■ TRECHO TRANSCRITO
O
escândalo
das desigualdades
Cesar
Vanucci
“Oito pessoas têm mais riqueza do
que metade da população mundial”.
(Do
relatório apresentado pela Oxfam,
no
Fórum Econômico Mundial de Davos)
Motivos
não faltam, na febricitante faina cotidiana deste nosso mundo velho de guerra
sem porteira, pra gente se escandalizar em alta escala. A perícia humana para
engendrar situações cabulosas é simplesmente incrível. Em tudo quanto é setor
de atividade encontra-se sempre alguém suficientemente apto a articular algo
desconcertante em condições de espalhar aturdimento por aí afora.
Vamos
lá. Como não nos escandalizarmos, neste preciso momento, com a revelação de que
8 afortunados cidadãos – número suficiente para lotar uma limousine de luxo ou
um moderníssimo “king air” – possuem, sozinhos da silva júnior, riqueza
equivalente à de 3 bilhões e 600 milhões de seus semelhantes? Semelhantes esses
espalhados por todos os confins deste planeta azul, destinado como se sabe no
projeto da criação a garantir abrigo e proteção à raça humana.

(Entradas de dados extraídas)
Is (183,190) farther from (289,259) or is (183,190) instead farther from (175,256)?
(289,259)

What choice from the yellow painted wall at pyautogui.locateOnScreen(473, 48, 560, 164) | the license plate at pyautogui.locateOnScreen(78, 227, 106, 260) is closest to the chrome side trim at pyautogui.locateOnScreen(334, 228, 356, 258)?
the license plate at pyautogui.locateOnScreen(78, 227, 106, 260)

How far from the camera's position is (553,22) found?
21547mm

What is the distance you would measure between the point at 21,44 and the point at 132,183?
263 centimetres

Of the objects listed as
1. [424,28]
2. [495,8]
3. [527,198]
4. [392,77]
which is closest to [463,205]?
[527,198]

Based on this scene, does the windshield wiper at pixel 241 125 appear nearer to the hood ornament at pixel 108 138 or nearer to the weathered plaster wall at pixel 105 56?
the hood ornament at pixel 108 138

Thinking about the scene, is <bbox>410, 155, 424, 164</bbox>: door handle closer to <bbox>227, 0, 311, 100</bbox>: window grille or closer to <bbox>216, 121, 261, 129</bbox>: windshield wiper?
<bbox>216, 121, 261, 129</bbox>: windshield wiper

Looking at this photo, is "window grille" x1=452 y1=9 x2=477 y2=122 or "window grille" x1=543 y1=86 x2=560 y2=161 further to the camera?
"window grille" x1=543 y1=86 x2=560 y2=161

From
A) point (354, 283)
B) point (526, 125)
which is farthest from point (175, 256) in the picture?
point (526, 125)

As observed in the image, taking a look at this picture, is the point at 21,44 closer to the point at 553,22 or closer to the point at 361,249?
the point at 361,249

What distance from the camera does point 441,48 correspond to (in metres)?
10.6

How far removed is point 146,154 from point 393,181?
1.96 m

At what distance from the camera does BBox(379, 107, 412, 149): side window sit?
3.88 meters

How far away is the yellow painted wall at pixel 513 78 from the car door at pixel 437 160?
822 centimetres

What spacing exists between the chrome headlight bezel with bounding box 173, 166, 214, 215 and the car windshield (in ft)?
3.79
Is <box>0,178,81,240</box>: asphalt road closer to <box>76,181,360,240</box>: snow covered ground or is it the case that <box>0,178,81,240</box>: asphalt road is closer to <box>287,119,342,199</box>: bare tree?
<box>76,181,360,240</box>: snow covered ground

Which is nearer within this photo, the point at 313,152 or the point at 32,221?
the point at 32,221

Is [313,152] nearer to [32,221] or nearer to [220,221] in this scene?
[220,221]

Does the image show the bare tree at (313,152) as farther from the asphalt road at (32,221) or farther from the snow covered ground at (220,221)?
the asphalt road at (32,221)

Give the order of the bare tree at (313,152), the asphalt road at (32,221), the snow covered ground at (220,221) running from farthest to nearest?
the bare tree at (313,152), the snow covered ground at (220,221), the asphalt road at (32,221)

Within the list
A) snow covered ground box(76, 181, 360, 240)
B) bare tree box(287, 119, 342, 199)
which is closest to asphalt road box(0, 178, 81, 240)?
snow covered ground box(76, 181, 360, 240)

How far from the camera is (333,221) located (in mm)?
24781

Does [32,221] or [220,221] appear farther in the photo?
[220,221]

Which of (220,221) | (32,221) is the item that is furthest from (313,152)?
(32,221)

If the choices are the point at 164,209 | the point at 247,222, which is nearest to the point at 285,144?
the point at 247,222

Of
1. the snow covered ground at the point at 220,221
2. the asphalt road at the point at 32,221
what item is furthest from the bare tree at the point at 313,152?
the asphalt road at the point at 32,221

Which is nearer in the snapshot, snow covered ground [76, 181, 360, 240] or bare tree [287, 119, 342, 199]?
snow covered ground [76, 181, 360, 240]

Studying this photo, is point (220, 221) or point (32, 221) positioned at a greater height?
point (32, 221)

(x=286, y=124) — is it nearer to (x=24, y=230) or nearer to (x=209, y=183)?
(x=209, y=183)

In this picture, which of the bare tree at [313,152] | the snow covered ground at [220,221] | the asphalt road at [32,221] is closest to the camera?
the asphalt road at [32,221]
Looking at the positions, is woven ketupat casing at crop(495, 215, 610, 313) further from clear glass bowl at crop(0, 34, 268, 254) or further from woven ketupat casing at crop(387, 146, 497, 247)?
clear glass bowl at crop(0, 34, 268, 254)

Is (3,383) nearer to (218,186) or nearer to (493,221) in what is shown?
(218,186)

■ QUESTÕES PROPOSTAS
• a. Responda, com base no texto sobre as desigualdades:
(i) Que organização apresentou o relatório citado na epígrafe?
(ii) Em que evento esse relatório foi apresentado?
(iii) A quantas pessoas equivale a riqueza dos 8 afortunados cidadãos?
• b. Escreva a continuação do texto sobre as desigualdades, partindo do ponto em que ele termina.
As entradas provêm de uma fonte diferente da do texto.

■ RESPOSTAS POR QUESTÃO
• a.
(i) A Oxfam.
(ii) No Fórum Econômico Mundial de Davos.
(iii) A 3 bilhões e 600 milhões de pessoas.

• b.
Como
não nos escandalizarmos, senhoras e senhores, com estes outros dados alinhados
no relatório da organização humanitária Oxfam, divulgado no recente Fórum
Econômico Mundial de Davos, Suíça, onde se diz, com todas letras, pontos e vírgulas,
que os 50% viventes dos andares de baixo da população mundial detêm menos de
0,25% da riqueza global líquida? E, mais ainda que, desse grupo de deserdados
da sorte, 3 bilhões vivem abaixo da “linha ética de pobreza”?
Como
não nos sentirmos alvejados em nossa dignidade, como seres representativos da
sociedade humana, com esta outra informação, vinda da mesma fonte, onde ainda
se proclama que de cada 10 pessoas no mundo uma sobrevive com menos de 2
dólares, ou seja, pouco mais de 6 reais, por dia? Como demonstrar indiferença,
ou fingir que isso não tem nada a ver com os problemas que nos açoitam, diante
da notícia de que no Brasil, como acontece exatamente noutros países, ilustres
patrícios detentores das maiores riquezas pessoais, digamos em número de 10
apenas, concentram haveres superiores à renda somada de 100 milhões?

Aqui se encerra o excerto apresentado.